Folha de S. Paulo


Análise

Êxito de Macron mostra triunfo do fator humano sobre as ideias

O Estado britânico descobriu Emmanuel Macron antes que os eleitores da França o fizessem. Treinado ao estilo cartesiano, para trabalhar facilmente tanto com números quanto com ideias, ele deslumbrou Londres como negociador, durante a tentativa de fusão entre as empresas EADS e a BAE Systems cinco anos atrás.

Tecnocratas franceses parecem sempre capazes de ativar a única insegurança que a elite britânica se permite —desconfiar de que sua formação intelectual genérica é apenas um enfeite que cerca um vazio, em termos de conhecimento sólido.

Eric Fefeberg - 23.abr.2017/AFP
O candidato presidencial francês Emmanuel Macron acena para seu público em discurso no domingo
O candidato presidencial francês Emmanuel Macron acena para seu público em discurso no domingo

Se Macron conquistar a presidência da França, negociações detalhadas serão retomadas —desta vez sobre os termos da saída britânica da União Europeia, o "brexit". Para a direita britânica, portanto, é alguém que deve ser levado em conta. Para os progressistas do Reino Unido, alguém com quem aprender: lição viva de política eleitoral.

E qual seria a lição, exatamente? Não pode ser a importância das ideias. Macron defende a abertura, contra o fechamento. Mas é tão vago quanto a frase acima.
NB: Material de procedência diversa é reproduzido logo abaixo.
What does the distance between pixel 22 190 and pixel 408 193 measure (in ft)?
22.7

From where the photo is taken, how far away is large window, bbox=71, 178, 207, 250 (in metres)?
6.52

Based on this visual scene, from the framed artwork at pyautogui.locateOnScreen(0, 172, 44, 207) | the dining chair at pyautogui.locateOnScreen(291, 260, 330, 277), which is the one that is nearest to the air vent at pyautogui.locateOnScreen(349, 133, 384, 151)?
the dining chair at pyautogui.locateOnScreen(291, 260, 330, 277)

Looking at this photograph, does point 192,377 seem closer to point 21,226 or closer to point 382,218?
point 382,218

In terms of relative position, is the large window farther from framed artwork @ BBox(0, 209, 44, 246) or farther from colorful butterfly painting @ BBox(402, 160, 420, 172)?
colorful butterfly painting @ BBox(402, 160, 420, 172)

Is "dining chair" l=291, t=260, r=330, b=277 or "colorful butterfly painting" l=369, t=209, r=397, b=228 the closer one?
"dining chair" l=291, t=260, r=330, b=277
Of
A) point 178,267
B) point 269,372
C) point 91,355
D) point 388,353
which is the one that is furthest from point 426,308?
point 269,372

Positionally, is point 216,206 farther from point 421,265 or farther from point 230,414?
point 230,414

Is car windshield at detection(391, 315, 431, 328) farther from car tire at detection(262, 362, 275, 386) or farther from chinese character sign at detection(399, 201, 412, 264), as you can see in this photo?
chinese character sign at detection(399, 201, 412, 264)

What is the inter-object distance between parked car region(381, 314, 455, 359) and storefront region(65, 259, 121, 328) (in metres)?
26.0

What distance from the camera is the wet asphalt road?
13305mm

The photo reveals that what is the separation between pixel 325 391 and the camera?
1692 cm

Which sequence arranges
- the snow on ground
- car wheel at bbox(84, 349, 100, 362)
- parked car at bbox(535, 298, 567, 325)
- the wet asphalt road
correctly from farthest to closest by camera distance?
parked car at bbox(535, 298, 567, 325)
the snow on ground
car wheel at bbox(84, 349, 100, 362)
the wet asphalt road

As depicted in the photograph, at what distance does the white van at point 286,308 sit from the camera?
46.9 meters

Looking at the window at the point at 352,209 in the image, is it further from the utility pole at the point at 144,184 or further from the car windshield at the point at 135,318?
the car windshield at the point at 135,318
Sua lição está no homem em si. A variável mais importante na política —o determinante último de resultados eleitorais— é a qualidade individual do candidato.

Nós nos perdemos em análises do populismo, elitismo e todos os outros substantivos abstratos do momento, mas, excetuados os momentos mais extremos, não existe "zeitgeist" ideológico forte a ponto de impossibilitar que um bom político o reverta.

Quaisquer que tenham sido os problemas econômicos que levaram os eleitores norte-americanos a escolher Donald Trump, esses problemas já existiam em 2012, quando eles reelegeram Barack Obama, e continuavam a existir em janeiro, quando se despediram do presidente com ótimos índices de aprovação.

Qualquer que seja a raiva que os britânicos têm de sua elite, ela já os enraivecia dois anos atrás, quando reconduziram David Cameron ao posto de primeiro-ministro.

Macron é outro líder a prosperar apesar do momento. Um antigo financista, de inclinações moderadamente progressistas e origens na alta burguesia, pode vir a governar, aos 39 anos, um país que prefere os mais velhos, abriga suspeitas quase supersticiosas quanto às finanças e tem um apego mais profundo que o do Reino Unido ao populismo. Como?

Por ser mais plausível e atraente que os demais —o político de quem as pessoas mais gostam e menos desgostam na França. Nada disso garante excelência executiva. Macron pode se provar um péssimo presidente. Mas, se vencer é a questão, a moral da história é que pensamento, e até mesmo organização, valem menos do que talento político pessoal.

O período entre o nascimento de Macron em 1977 e o crise de 2007/2008 entrou para a história como a Era Liberal. Mas também foi uma sequência de disputas políticas como as de Ronald Reagan vs. Walter Mondale pela presidência dos Estados Unidos, Margaret Thatcher vs. Michael Foot pela chefia de governo do Reino Unido e Tony Blair contra diversos conservadores... Os eleitores estavam cansados do corporativismo do pós-guerra, mas será que teriam eleito Foot se ele fosse o conservador reformista e Thatcher a esquerdista tradicional?

Vezes sem conta, os acontecimentos nos conduzem de volta a isso: ao fator humano, à posição central do indivíduo. No entanto, nos acostumamos a encarar as últimas décadas como uma jornada do liberalismo ao populismo, como se os resultados eleitorais fossem ordenados por uma superestrutura de ideias e apenas um filisteu ousasse incorporar ao cálculo o elemento pessoal. É a maldição do político (analisar demais) combinada à profunda necessidade que nossa espécie sente de ver ordem no caos.

Os eleitores se baseiam na impressão externa do candidato como chave para determinar sua substância. O candidato parece razoável? Ele tem alguma coisa que aponte para o futuro? Líderes que causam respostas afirmativas a essas perguntas serão capazes de vencer na maioria das condições.

Para os liberais, a implicação é complexa. O caminho de retorno ao poder não precisa envolver décadas de introspecção nas soturnas antecâmaras de simpósios de Davos. O retorno pode acontecer de imediato, se aparecer um candidato de primeira classe. A má notícia é que essa chegada não pode ser legislada.